Start with Instruction() method where we can do a check of the instruction first, and then if it passed; do the instrumentation. In our last example, we don’t do any check; we just instrument all instructions. Our intention here is to be able to detect instructions that read from memory and that memory has a base which is basically RIP register. That’s also the basic properties of usage of global variables in the system. First, we do INS_OperandIsMemory checking operand 1 in ins instruction is a memory or not. Next, we do INS_MemoryBaseReg for ins instructor and check if the base register of memory is RIP register or not. We also have an INS_IsMov for ins instruction at the beginning which at first filter only move instructions.

When an instruction passed all these conditions, we should do instrument to that instruction to read the memory content. Now, as like the last example, we mentioned the action method here too which is ReadContent(). Now, this method needs to know the read memory address to perform the retrieval of the content from that memory. So, we send this piece of information with our INS_InsertCall() using IARG_MEMORYREAD_EA argument passing to ReadContent(). Look at the ReadContent() method as a parameter as ADDRINT which accept the memory address of reading memory address passed by INS_InsertCall().
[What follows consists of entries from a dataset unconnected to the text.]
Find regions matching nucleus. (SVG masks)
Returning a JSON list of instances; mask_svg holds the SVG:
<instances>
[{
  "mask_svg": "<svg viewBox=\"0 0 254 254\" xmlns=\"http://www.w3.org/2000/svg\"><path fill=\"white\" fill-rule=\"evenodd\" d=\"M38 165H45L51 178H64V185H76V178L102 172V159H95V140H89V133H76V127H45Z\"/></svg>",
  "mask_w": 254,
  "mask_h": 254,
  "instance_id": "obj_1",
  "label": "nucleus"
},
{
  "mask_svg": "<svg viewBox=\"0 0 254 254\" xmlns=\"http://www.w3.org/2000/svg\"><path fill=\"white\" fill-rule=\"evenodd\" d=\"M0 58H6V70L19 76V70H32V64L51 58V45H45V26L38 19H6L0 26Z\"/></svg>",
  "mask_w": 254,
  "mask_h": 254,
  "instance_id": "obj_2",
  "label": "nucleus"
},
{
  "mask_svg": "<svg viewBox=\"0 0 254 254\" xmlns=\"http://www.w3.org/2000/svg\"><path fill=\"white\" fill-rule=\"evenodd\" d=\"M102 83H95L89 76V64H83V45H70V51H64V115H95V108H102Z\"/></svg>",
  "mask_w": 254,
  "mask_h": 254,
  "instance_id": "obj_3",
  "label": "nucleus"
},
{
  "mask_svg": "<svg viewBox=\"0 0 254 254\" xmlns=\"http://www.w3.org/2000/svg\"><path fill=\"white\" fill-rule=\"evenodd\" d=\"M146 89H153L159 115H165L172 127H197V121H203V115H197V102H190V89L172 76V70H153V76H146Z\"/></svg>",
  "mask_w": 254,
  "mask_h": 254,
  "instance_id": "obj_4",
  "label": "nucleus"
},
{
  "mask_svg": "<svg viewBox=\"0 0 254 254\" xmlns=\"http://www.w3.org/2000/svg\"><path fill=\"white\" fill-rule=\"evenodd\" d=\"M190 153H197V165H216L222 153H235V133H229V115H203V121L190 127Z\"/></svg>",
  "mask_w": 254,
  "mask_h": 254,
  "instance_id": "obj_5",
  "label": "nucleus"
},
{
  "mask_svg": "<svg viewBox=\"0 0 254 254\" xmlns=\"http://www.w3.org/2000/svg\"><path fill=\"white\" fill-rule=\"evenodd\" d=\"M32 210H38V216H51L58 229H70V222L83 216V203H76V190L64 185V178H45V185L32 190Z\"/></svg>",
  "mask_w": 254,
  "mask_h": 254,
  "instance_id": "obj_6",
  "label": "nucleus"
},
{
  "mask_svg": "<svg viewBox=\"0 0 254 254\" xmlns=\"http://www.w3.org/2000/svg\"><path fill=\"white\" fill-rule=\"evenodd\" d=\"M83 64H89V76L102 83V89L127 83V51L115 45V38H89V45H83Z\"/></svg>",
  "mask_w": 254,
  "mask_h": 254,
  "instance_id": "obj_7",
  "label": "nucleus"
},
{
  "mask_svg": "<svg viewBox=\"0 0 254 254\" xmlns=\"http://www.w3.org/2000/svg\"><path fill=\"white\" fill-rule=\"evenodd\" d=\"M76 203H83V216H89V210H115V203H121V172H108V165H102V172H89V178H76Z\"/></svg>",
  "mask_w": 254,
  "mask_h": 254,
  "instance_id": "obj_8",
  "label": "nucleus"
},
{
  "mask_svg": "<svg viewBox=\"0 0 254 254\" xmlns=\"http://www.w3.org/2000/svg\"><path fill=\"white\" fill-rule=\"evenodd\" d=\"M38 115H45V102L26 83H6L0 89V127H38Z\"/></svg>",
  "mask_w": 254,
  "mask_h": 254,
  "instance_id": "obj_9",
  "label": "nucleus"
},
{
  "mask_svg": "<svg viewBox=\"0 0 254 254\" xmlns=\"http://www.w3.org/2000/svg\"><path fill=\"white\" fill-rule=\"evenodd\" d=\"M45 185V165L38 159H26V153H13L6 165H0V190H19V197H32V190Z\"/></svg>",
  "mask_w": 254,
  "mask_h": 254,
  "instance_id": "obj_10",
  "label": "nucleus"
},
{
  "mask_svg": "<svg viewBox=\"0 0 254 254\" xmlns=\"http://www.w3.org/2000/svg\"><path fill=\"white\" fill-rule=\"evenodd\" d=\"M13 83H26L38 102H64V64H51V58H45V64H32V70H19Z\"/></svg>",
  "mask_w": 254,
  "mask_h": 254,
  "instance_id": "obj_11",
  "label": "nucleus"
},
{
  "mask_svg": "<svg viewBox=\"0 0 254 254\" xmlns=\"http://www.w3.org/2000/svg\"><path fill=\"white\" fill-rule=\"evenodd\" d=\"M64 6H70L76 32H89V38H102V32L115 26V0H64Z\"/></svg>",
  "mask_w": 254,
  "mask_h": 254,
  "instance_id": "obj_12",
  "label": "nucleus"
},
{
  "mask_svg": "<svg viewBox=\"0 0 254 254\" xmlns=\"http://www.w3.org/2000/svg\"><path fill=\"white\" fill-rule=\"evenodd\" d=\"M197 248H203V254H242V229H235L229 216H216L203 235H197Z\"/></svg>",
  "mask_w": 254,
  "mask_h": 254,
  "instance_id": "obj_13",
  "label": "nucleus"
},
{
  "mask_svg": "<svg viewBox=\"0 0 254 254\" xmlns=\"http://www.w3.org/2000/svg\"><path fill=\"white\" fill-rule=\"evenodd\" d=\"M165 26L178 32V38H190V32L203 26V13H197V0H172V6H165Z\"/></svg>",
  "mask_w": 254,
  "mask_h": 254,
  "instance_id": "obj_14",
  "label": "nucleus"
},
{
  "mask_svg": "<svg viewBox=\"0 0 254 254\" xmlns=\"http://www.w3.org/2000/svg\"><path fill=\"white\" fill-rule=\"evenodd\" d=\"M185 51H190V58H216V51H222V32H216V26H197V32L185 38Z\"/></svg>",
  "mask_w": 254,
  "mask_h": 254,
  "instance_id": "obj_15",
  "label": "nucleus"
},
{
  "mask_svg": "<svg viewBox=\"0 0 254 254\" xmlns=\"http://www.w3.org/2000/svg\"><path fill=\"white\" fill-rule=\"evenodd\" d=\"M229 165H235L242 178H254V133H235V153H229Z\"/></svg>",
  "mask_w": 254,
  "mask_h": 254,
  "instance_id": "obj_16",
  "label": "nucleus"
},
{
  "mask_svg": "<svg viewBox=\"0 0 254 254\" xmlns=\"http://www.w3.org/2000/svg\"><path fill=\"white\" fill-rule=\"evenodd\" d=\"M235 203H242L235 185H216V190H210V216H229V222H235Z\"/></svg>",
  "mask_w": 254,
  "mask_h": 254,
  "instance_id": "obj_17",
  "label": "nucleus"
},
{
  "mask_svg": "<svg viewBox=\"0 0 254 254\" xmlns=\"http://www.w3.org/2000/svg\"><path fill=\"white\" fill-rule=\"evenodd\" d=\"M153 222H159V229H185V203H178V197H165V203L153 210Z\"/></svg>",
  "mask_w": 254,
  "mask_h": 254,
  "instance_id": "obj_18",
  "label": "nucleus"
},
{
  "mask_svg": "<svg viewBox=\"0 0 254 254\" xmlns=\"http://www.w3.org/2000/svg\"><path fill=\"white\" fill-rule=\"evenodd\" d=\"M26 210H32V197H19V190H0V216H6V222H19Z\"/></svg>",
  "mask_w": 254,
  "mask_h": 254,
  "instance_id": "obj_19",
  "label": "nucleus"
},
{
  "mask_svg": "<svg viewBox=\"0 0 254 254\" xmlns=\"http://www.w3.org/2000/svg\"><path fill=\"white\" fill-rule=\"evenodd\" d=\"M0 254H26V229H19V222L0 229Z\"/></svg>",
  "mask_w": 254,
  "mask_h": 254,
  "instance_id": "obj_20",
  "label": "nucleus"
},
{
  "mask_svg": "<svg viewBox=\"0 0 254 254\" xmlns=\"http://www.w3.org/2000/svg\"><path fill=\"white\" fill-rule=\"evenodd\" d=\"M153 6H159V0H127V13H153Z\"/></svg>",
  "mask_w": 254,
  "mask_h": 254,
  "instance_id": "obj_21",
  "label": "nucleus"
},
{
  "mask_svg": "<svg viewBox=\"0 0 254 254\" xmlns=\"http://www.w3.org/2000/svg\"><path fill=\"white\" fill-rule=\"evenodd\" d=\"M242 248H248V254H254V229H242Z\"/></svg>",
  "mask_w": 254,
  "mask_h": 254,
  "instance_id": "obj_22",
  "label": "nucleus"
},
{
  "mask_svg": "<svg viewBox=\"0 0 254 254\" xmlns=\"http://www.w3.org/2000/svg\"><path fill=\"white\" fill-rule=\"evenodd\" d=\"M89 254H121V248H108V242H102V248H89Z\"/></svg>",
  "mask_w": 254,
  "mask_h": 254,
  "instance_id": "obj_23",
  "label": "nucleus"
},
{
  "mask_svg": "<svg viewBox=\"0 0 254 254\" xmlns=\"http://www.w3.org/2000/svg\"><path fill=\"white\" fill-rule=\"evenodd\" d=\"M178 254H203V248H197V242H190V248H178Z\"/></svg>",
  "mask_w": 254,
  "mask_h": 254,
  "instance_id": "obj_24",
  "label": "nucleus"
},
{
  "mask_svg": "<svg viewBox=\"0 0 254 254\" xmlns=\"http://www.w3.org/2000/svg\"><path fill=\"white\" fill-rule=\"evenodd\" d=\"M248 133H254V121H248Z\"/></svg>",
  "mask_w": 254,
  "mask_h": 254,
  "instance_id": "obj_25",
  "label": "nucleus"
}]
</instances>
Now, discuss what ReadContent() function does here for us. At first, we declared an ADDRINT to hold the memory content which we are just going to fetch from the memory address. Next, we have called PIN_SafeCopy() with passing the memory address and how many bytes we want to read from there beside where we expect the content will be written. Finally, we do writing down the information as:

memory_address memory_content

So, if we look back to our output file, we will have something like following:

Address 0x7f27a4b630a0:	149632
Address 0x7f27a4b61cf8:	3219913727
Address 0x7f27a4b61d00:	0
Address 0x7f27a4b630a8:	139807916161040
Address 0x7f27a4b61ca4:	10114392040684128785
Address 0x7f27a4b630c8:	139807916875776
Address 0x7f27a4b630d0:	139807916868768
Address 0x7f27a4b61e08:	0
Address 0x7f27a4b61e60:	140726958392976
Address 0x7f27a4b61fe0:	139808243855680
Address 0x7f27a4b61e08:	0
Address 0x7f27a4b630c8:	139807916875776
Address 0x7f27a4b630d0:	139807916868806
Address 0x7f27a4b630c8:	139807916875776
Address 0x7f27a4b630d0:	139807916869992
Address 0x7f27a4b61cb8:	4096
Address 0x7f27a4b61cb8:	4096

We can build the new tool in following steps:

make

make obj-intel64/globalTrace.so

and then we can run this tool with “/bin/ls” as like:

../../../pin -t obj-intel64/globalTrace.so -- /bin/ls

We will enrich this example more in next update.